- **Given instruction**
Pick out each line of the records that contains the string "tree" and copy it. Case counts.

# start of Data for this task

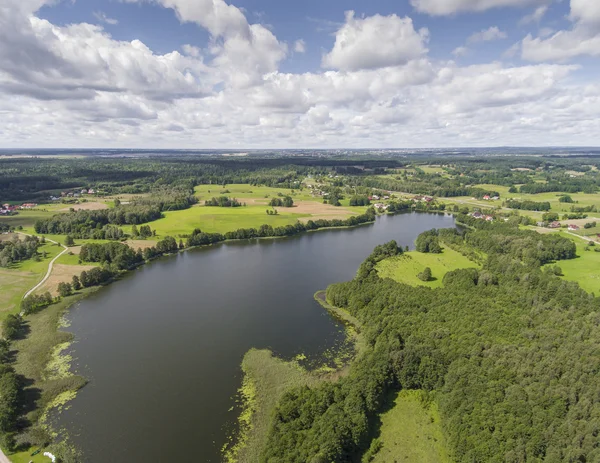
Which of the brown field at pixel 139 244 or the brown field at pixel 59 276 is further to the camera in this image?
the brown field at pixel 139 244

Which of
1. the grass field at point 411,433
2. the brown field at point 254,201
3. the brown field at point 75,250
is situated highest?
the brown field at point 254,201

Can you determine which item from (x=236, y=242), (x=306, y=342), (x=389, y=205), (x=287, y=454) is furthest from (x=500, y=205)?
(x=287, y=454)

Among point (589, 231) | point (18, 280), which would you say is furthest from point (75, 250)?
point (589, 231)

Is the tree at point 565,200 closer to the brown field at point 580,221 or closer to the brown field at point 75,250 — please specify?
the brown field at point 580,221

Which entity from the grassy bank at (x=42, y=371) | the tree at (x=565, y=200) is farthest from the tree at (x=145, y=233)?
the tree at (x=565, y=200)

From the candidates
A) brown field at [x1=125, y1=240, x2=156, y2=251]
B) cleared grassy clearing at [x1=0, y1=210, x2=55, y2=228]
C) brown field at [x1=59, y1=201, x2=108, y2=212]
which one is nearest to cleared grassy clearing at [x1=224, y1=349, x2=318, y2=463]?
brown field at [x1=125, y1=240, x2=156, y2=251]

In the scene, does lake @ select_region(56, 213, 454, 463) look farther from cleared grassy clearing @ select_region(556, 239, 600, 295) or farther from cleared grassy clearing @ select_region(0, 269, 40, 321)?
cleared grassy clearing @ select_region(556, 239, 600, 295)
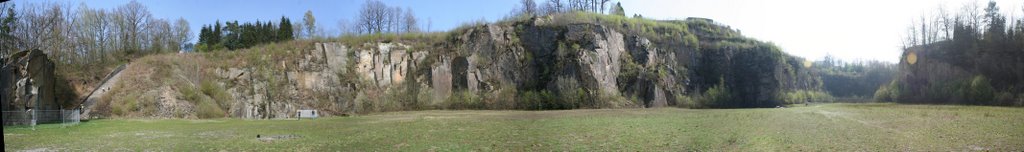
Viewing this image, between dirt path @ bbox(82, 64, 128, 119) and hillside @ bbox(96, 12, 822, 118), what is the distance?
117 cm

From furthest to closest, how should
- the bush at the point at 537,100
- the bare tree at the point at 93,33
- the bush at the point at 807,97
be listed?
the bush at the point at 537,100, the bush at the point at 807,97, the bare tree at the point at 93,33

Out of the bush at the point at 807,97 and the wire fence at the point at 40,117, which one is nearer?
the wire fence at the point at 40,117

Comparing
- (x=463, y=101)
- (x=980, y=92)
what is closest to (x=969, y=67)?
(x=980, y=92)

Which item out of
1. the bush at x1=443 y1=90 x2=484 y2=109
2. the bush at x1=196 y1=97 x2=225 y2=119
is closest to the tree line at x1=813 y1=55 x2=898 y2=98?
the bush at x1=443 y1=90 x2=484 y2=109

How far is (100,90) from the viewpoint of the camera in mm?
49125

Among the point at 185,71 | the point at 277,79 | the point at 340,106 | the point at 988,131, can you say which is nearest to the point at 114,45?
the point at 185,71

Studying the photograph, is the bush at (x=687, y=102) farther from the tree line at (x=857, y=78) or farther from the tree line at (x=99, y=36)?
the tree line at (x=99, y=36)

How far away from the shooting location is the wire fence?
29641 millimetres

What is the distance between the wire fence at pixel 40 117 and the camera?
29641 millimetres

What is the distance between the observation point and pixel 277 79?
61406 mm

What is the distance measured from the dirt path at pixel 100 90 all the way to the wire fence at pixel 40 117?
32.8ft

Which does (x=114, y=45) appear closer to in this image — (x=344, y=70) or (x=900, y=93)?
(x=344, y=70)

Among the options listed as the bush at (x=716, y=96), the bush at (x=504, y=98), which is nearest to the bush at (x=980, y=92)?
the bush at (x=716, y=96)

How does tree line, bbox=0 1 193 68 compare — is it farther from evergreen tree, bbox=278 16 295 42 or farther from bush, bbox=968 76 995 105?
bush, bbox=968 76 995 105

# end of Data for this task

- **Solution for this task**
Is the tree at point 565,200 closer to the brown field at point 580,221 or closer to the brown field at point 75,250 — please specify?
Which entity from the grassy bank at (x=42, y=371) | the tree at (x=565, y=200) is farthest from the tree at (x=145, y=233)?
the tree at (x=565, y=200)
- the bare tree at the point at 93,33
the bush at the point at 537,100, the bush at the point at 807,97, the bare tree at the point at 93,33
is closest to the tree line at x1=813 y1=55 x2=898 y2=98?
Studying the photograph, is the bush at (x=687, y=102) farther from the tree line at (x=857, y=78) or farther from the tree line at (x=99, y=36)?
the tree line at (x=99, y=36)
How does tree line, bbox=0 1 193 68 compare — is it farther from evergreen tree, bbox=278 16 295 42 or farther from bush, bbox=968 76 995 105?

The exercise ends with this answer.